On January 3, the first female metro driver since several decades ran a metro train on the Filyovskaya line in Moscow. For women, it was impossible to get hired as a metro driver since the 80’s. A controversial governmental resolution prohibited it along with 355 other professions, and that resolution has been replaced by one with a shorter list. “We are finally able to give women the opportunity to undergo training and get on the metro line”, said Moscow’s deputy mayor Maxim Liksutov.
Twenty-five women joined Moscow’s metro network on 1 January 2021, of which twelve completed a training and are ready to work in the passenger service. The Russian capital’s metro stopped hiring new female drivers in the early 1980s, when the All-Union Central Council of Trade Unions issued a decree prohibiting women from working as machinists and assistant train drivers. Since 2000 it was also forbidden by a governmental resolution, because the professions was ”. The last female driver left the service in 2014.
“Many employees of the Moscow metro have long expressed interest becoming a metro driver, and now we are finally able to give women the opportunity to undergo training and get on the line”, said Moscow’s deputy mayor Maxim Liksutov. “The women will work on one of the most modern lines, Filevskaya, the open area of which has been completely reconstructed. We are glad that both men and women can operate metro trains on equal terms”
Prohibited profession
The profession of metro driver was included on a list of 356 jobs that were ‘too dangerous for women’ in a governmental resolution from 2000, which is now replaced. On July 18, 2019, the Ministry of Labor and Social Protection of the Russian Federation issued an order shortening the list of professions in which women’s employment is restricted from 356 to 100 jobs. The ministerial order took effect on January 1, 2021.

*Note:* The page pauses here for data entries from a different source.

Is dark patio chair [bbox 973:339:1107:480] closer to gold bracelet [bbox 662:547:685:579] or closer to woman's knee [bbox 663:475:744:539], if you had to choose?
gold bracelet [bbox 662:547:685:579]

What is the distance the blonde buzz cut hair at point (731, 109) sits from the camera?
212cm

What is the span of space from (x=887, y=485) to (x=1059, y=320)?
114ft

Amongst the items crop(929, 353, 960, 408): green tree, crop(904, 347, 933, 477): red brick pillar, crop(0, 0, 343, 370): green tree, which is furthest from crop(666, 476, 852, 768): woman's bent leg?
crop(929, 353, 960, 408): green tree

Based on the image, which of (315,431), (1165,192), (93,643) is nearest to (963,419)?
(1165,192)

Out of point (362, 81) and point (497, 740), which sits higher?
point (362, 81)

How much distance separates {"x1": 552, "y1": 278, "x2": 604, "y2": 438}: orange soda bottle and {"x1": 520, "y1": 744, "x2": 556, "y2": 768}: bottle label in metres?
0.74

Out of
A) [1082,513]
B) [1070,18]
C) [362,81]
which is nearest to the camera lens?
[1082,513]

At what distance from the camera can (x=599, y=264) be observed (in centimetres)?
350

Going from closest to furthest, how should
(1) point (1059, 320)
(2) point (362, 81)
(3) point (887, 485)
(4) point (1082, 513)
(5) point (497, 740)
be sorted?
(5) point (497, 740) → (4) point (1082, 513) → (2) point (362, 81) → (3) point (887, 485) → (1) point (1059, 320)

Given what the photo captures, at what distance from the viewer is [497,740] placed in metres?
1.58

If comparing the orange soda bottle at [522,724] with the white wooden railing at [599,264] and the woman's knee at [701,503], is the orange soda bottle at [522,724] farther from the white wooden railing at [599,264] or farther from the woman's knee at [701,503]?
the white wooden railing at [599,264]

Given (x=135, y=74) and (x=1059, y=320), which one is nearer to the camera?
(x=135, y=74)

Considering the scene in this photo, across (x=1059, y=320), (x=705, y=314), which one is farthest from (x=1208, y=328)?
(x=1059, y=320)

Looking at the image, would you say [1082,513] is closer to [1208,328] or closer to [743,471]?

While legislators were positive in their assessment of the shortened list of restricted occupations for women, Oksana Pushkina, deputy chair of the State Duma (lower legislative chamber) Committee on Family, Women and Children, called for the abolition of the list of prohibited professions for women, stating that the list “ignores scientific and technological progress and rather protects well-paid jobs for men.”